A wish is granted as boy visits eagle association
Sometimes we teach our children, and sometimes they teach us.
Three years ago, Chad Stevens, an eighth grader from Augusta, Ga., was diagnosed with embryonal rhabdomyosarcoma, a type of cancer that develops in connective tissues.
Stevens' prognosis looks bleak. Extensive radiation and chemotherapy treatments have proven largely ineffective, yet his faith remains steadfast.
"Now God can heal me and people won't say it's the chemo," Chad said.
"He's been unwavering," said his father, Robbie Stevens. "He's taught me forgiveness and kindness. He's made me see that sometimes things aren't as bad as they seem."
Intelligent and precocious, Steven has always been passionate about wildlife and history.
That's why Wyndham timeshare owners Jamie and Kathy Turner, and a myriad of attraction owners in the area, worked together to create a memorable trip for Stevens.
Upon hearing Chad's story, Al Cecere, Founder, President, and C.E.O. of the American Eagle Association, rearranged his schedule to guide the family on a private tour of the facility. During the tour, Stevens saw just-hatched baby eagles, as well as several other species of birds. The grand finale was seeing Challenger fly.
Named in honor of the lost space shuttle crew, Challenger is the most famous bald eagle in the world. He's been featured on "Good Morning America," "Fox & Friends" and the Jay Leno and David Letterman shows.
Imprinted by humans after being blown from his Louisiana nest, Challenger is nonreleasable. Serving as an ambassador to his species, he's traveled to Washington, D.C., to visit Congress and to New York to boost the morale of rescue workers after Sept. 11. He's met four U.S. presidents. And today he met Chad Stevens.
Chad said he became interested in birds while learning about them in science class. "I like learning about different animals," he said. "I pay attention. I probably think too much, but I never study. I'm a straight A student because I listen in class.
"I think I have a photographic memory," he added.
Indeed he might. As Chad enthusiastically shared his vast knowledge of each bird, Cecere joked, "I might hire you to give tours."
Though inquisitive and talkative, Chad said he can't quite explain what it was like to watch Challenger fly. "He's such a big and magnificent bird," he said.
While Chad enjoyed seeing the birds, he said it was "a little bit scary when they get anxious and flap around." He said he also realized that "TV can't capture them as majestic as they really are."
Chad's father, Robbie, said watching Challenger fly reminds him of freedom – a freedom his son hasn't had in a while.

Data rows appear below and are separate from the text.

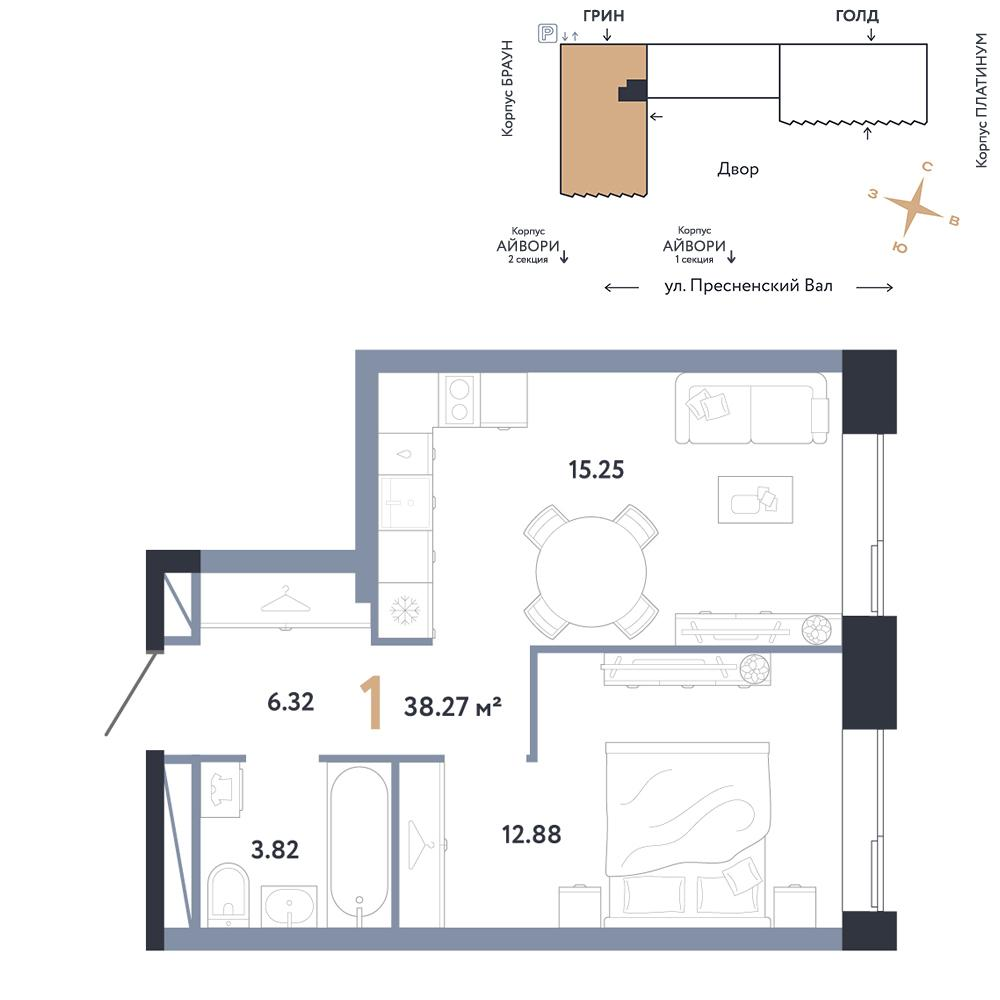 1-комнатная 38 м2 в ЖК Republic корпус null этаж 13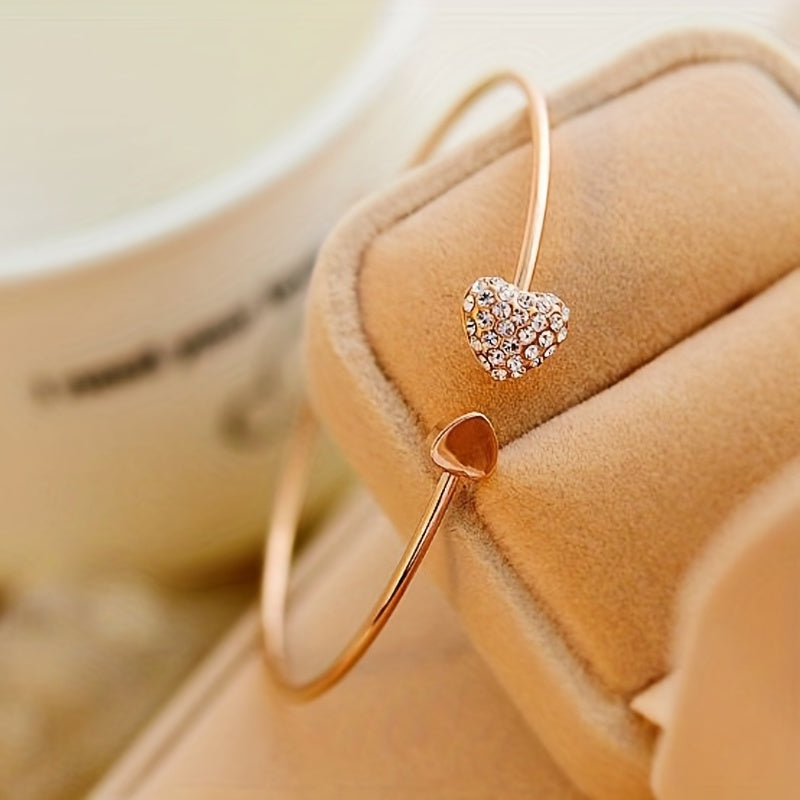 Full Drill Love Bracelet Double Peach Heart - Plated Heart Bracelet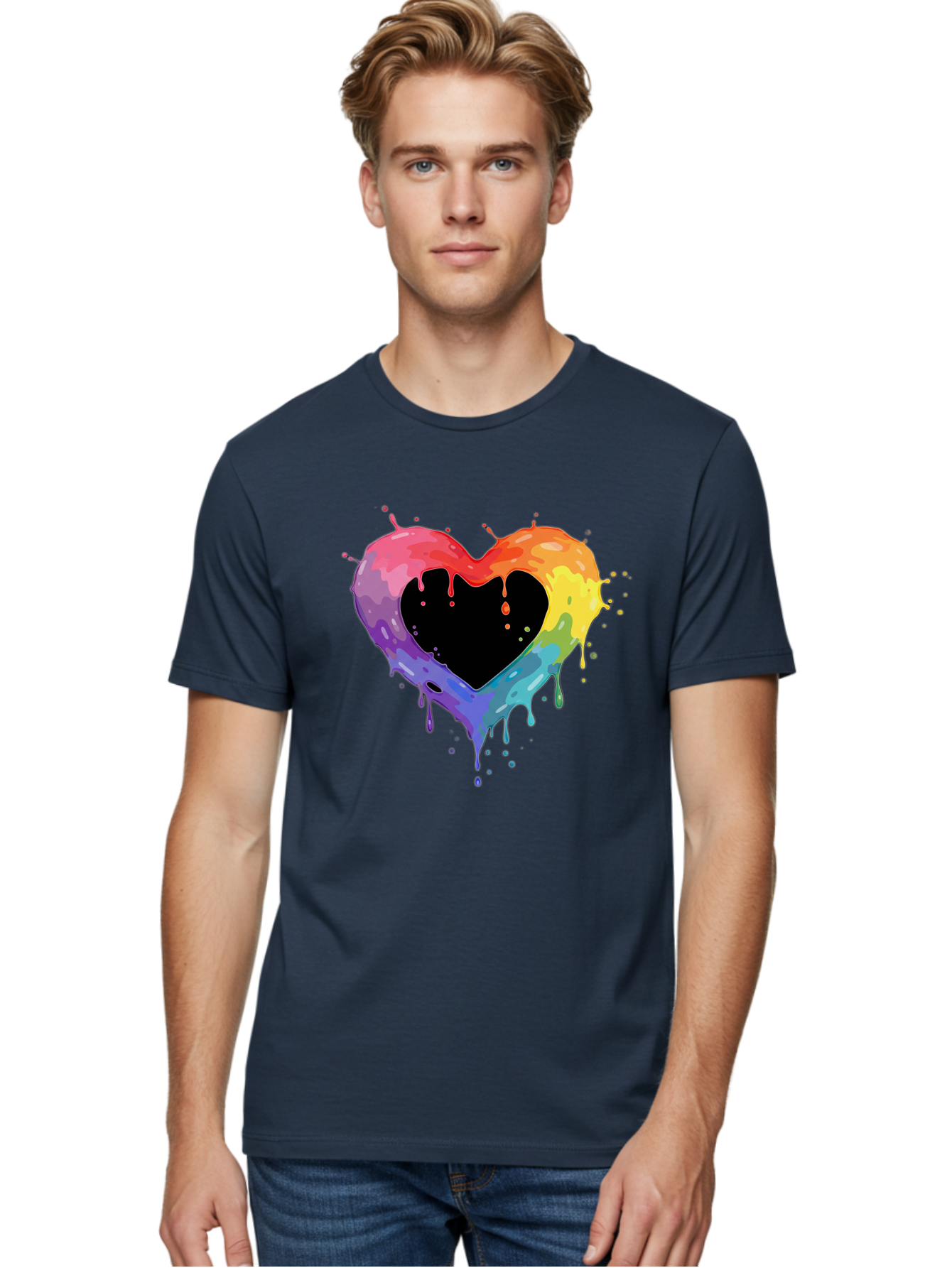 Rainbow-Heart-9 Men'S Graphic Tee, 100% Cotton, Comfortable Casual Summer Wear, Machine Washable, Vintage Camera, Old Camera, Antique Camera, Black Camera, Classic Photography, Photography Equipment, Nostalgic Device, Film Camera, Camera Art Baj739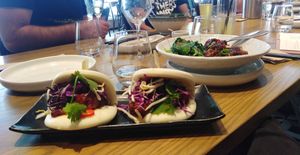 Sticky bao buns at east in Auckland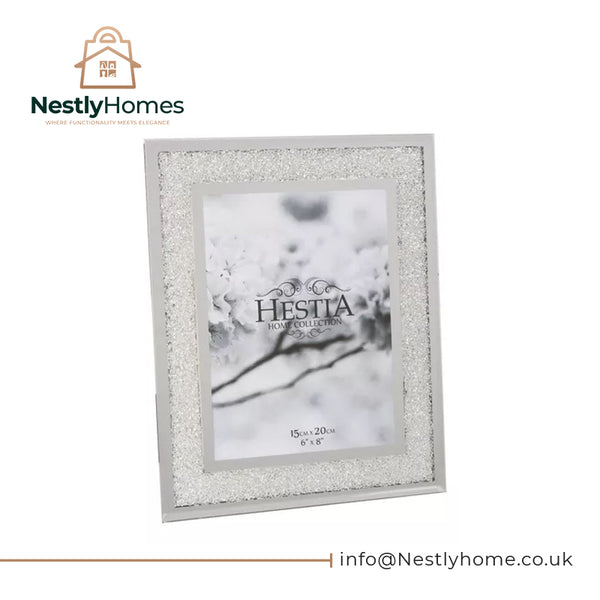 Heista Photo Frame Crystal Edge with Silver Border 6x8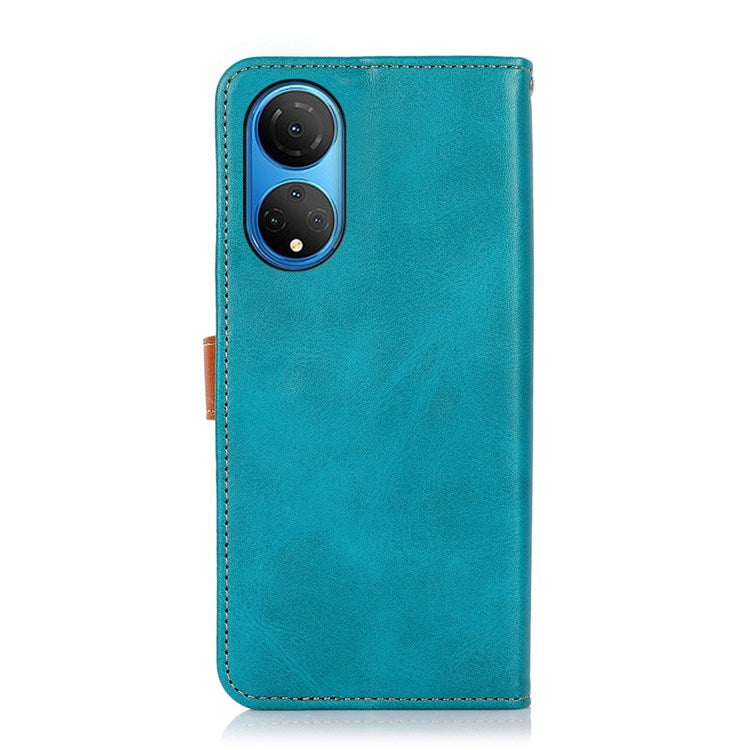 KHAZNEH for Honor X7 Shockproof Magnetic Closure Stand Cover, Dual Color Leather Flip Wallet Phone Case - Blue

"Maybe that's what he represents – Chad's freedom from this disease," Robbie said. "We've had our breakdown period, but our family is at peace now. We've prayed and spent time in the word. The Lord's handling it."
Cecere also presented Chad with a copy of "Challenger: America's Favorite Eagle," which he signed, and an official Challenger T-shirt. "After seeing what an educator you are, we will certainly be proud to have you wear this," he said.
Following the tour, Cecere arranged for the family to have front row seats at Dollywood's bird show and a behind-the-scenes look at the bird barn.
"What we will always remember about this trip," Robbie said, "is the graciousness and kindness of people who don't even know us. There's really a sense of famiy about this community. We've been treated like we've been here our whole lives."
"This isn't a wish trip," Chad said. "It's a victory trip."